* **WHAT YOU WILL DO**:
Answer these questions using the article on Britons seeking French citizenship.
(a) How many British nationals sought French nationality in 2017?
(b) Through which office must an application for French nationality be made?
(c) To how many years can the residence requirement be reduced after postgraduate studies at a French university?

* **SOURCE DOCUMENT**:
━━━━━━━━━━━━━━━━━━━━━━━━━━━━━━
The number of Brits seeking French citizenship has seen a tenfold increase in the last three years, as The Local reported earlier this year.
The boom in applications is undoubtedly a result of the outcome of the Brexit referendum which has left many of the tens of thousands of British nationals in France looking for ways to secure their future in their adopted country.
One of those ways is to seek French nationality, which Brits are doing in droves - some 3,173 of them in 2017.
The numbers would almost certainly be higher but many more are reticent, clearly put off by the paperwork, costs and time involved. There also appears to be a lot of confusion around the application in terms of what is needed.
The Local spoke to Fiona Mougenot, who runs the immigration advice consultancy Expat Partners to clear up a few of the more straightforward questions.
Do I actually need to apply?
If you want to become French and get a French passport then the answer is yes. But for those who are thinking about applying due to the uncertainty around Brexit then the answer is no. At least for the moment.
There is no obligation requiring Brits in France to gain French nationality. Most of the rights, though maybe not all, that Britons have currently will remain after Brexit. But for anyone who is determined to keep their European citizenship and the rights that come with it, such as freedom of movement, then they should apply.
Fiona Mougenot accepts the "process can be off-putting" due to French bureaucracy and added that "before Brexit I never had a single application from a British national in 20 years."
"I have been here for 40 years and I don't think things have improved in that time," she said.
But adds: "Anyone who feels they meet the criteria and can have dual nationality should apply. It doesn't cost you that much."
Who do I actually apply to?
To apply for a French nationality, you have to apply through your designated prefecture. The corresponding prefecture will depend on the department where you live.
What criteria do I need to meet?
There are various ways to be eligible for French citizenship. The main one that will apply to most of those going through the process, who live in France, is to have been living in France for the last 5 years. That can be reduced to 2 years if you have completed postgraduate studies at a French university.
━━━━━━━━━━━━━━━━━━━━━━━━━━━━━━
* **INFORMATION SUPPLIED**:

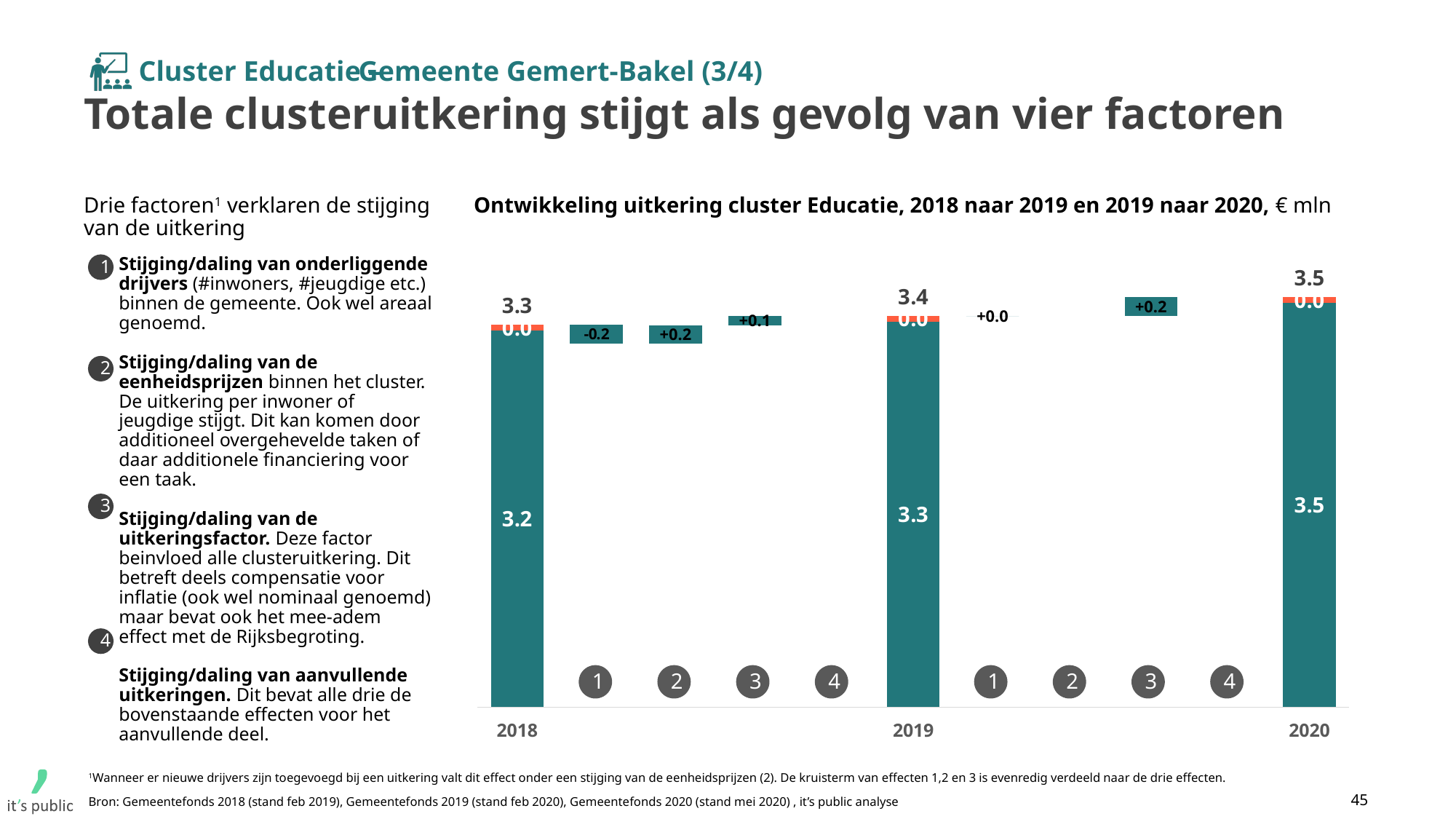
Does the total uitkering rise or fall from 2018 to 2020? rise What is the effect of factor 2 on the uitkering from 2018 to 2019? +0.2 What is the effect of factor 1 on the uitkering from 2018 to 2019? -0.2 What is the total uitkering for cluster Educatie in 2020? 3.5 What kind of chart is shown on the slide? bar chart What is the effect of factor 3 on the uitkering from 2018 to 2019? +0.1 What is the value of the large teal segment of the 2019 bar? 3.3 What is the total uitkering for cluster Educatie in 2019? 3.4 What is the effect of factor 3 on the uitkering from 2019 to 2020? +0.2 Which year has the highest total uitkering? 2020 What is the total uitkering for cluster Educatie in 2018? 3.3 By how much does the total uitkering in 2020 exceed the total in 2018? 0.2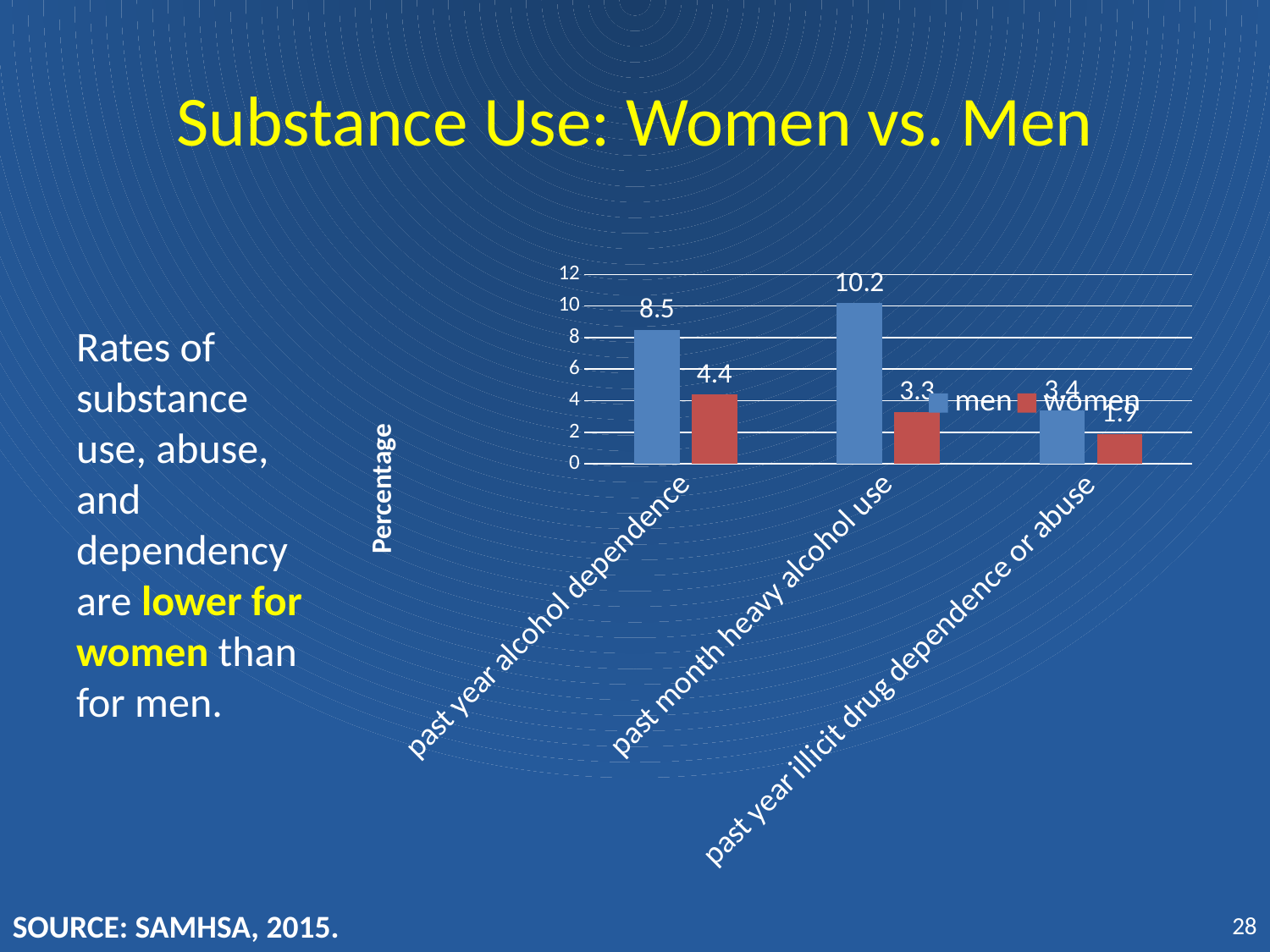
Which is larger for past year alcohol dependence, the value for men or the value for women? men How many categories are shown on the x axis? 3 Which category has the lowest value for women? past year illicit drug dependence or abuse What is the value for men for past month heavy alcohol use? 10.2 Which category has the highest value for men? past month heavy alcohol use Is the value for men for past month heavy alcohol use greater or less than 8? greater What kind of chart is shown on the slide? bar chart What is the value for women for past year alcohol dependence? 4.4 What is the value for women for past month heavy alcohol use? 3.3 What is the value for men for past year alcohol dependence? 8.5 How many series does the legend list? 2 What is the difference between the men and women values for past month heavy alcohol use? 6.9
━━━━━━━━━━━━━━━━━━━━━━━━━━━━━━
* **YOUR SOLUTION**:
(a) 3,173
(b) The applicant's designated prefecture, which depends on the department where the applicant lives
(c) 2 years